During his commencement speech at the California Institute of Technology on June 14, Huang told the graduating class part of the reason he was there is because he’s recruiting.
“I want to tell you that Nvidia’s a really great company, I’m a very nice boss, universally loved, come work at Nvidia,” Huang said, receiving laughter from the audience.
Huang said he’s “the longest running tech CEO in the world today,” and “over the course of 31 years, I’ve managed not to go out of business, not get bored, and not get fired.”

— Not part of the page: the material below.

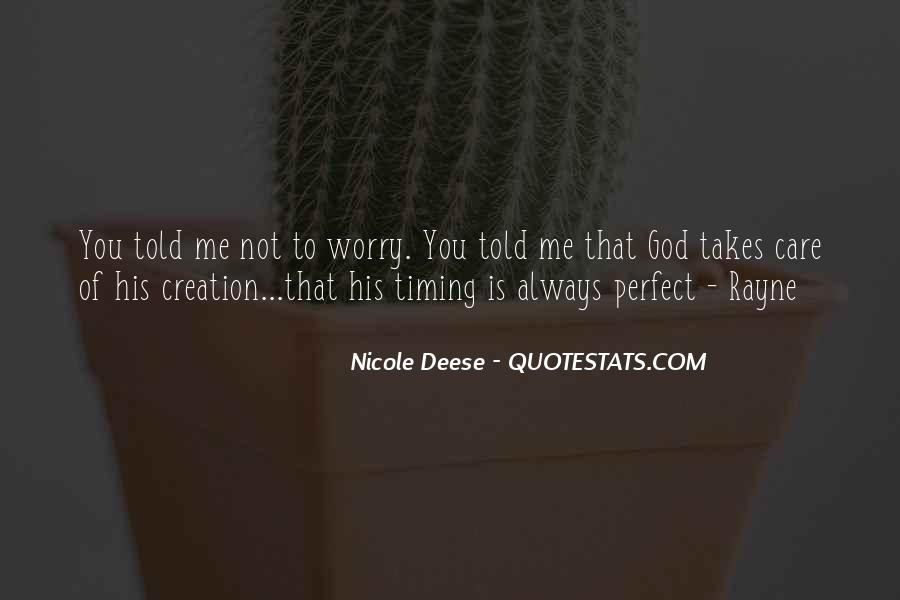 Quotes About God's Perfect Timing #876969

With Huang at the helm, Nvidia became the first chipmaker to reach a $2 trillion valuation, and now has a market cap of $3.2 trillion amid the generative artificial intelligence boom. Nvidia’s graphics processing units, or GPUs, are in high demand as companies race to develop larger, more powerful AI models.
Despite what he said to Caltech’s graduates, Huang was told during an interview with CBS News’ 60 Minutes in April what some of his Nvidia colleagues have said about him: “Demanding. Perfectionist. Not easy to work for.”
He said the words “perfectly” described him. “It should be like that,” he said. “If you want to do extraordinary things, it shouldn’t be easy.”
Huang told graduates he hopes they “believe in something. Something unconventional, something unexplored. But let it be informed, and let it be reasoned, and dedicate yourself to making that happen,” he said. “You may find your GPU. You may find your CUDA. You may find your generative AI. You may find your NVIDIA.”
He concluded his speech with a story from his travels to Japan, where he noticed a “lone gardener” maintaining a “gigantic” moss garden. “I walked up to him and I said, ‘What are you doing?’ He said, ‘I’m picking dead moss. I’m taking care of my garden.’ And I said, ‘But your garden is so big.’ And he responded, ‘I have cared for my garden for 25 years, I have plenty of time.’”
Huang said it was “one of the most profound learnings in my life,” and it taught him dedication to his work.